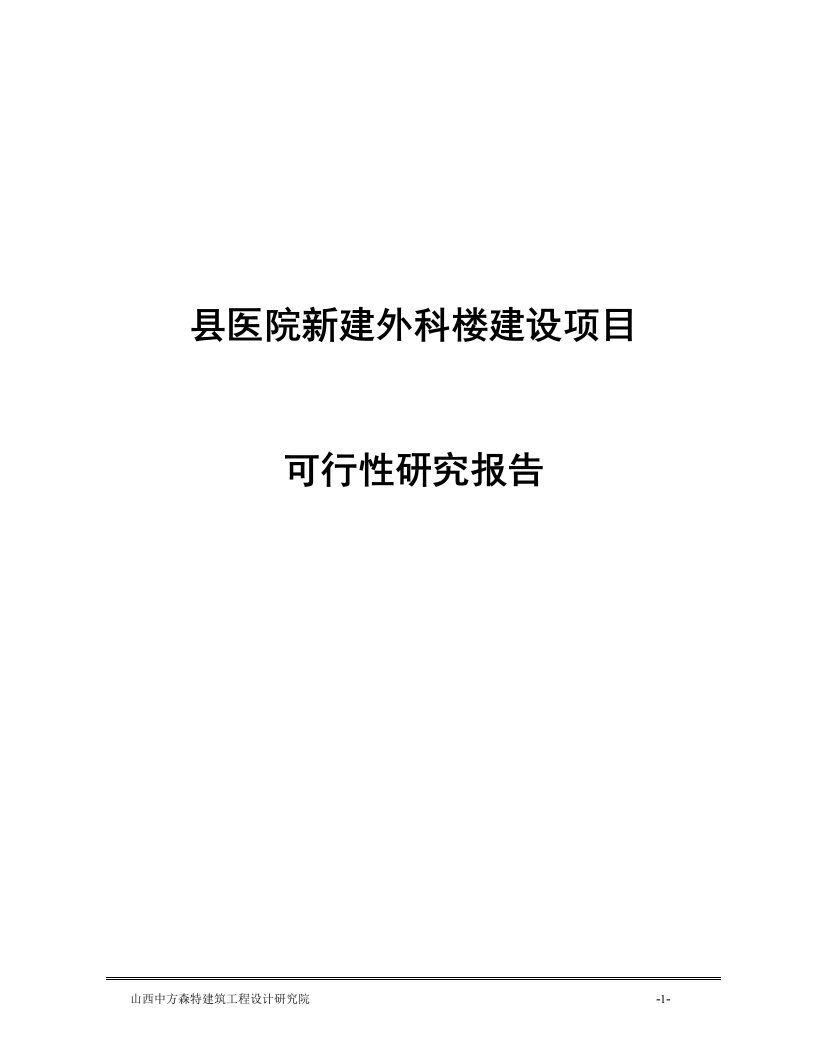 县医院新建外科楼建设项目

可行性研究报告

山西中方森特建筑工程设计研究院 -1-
--
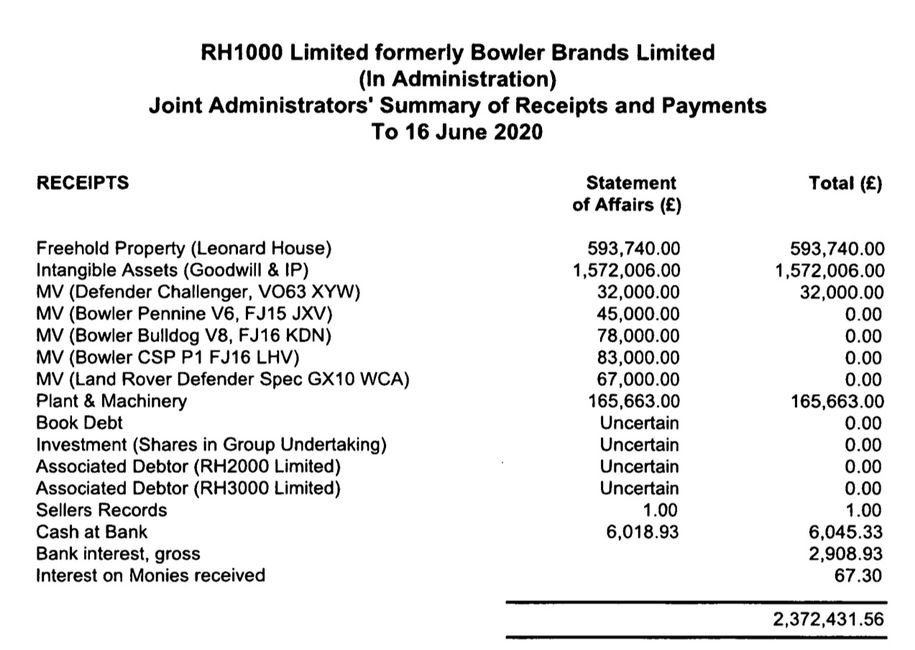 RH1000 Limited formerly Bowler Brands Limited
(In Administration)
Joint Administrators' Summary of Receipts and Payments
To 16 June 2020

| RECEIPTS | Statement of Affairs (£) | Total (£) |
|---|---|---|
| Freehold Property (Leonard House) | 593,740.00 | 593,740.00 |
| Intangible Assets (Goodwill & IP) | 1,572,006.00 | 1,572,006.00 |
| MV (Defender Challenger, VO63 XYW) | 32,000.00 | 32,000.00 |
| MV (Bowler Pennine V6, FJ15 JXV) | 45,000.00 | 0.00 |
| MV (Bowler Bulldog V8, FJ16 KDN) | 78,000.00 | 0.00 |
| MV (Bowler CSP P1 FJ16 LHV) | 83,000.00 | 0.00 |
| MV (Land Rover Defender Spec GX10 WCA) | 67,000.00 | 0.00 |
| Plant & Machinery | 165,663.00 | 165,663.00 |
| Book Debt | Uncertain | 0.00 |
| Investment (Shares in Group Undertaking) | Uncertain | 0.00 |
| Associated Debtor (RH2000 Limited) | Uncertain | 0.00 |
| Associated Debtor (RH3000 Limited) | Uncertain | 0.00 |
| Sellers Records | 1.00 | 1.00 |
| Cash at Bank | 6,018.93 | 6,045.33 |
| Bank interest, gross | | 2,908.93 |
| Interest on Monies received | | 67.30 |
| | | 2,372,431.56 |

* _What you should do_
Using the material above, return every line that holds the string "Defender".

* _Answer for the task_
| MV (Defender Challenger, VO63 XYW) | 32,000.00 | 32,000.00 |
| MV (Land Rover Defender Spec GX10 WCA) | 67,000.00 | 0.00 |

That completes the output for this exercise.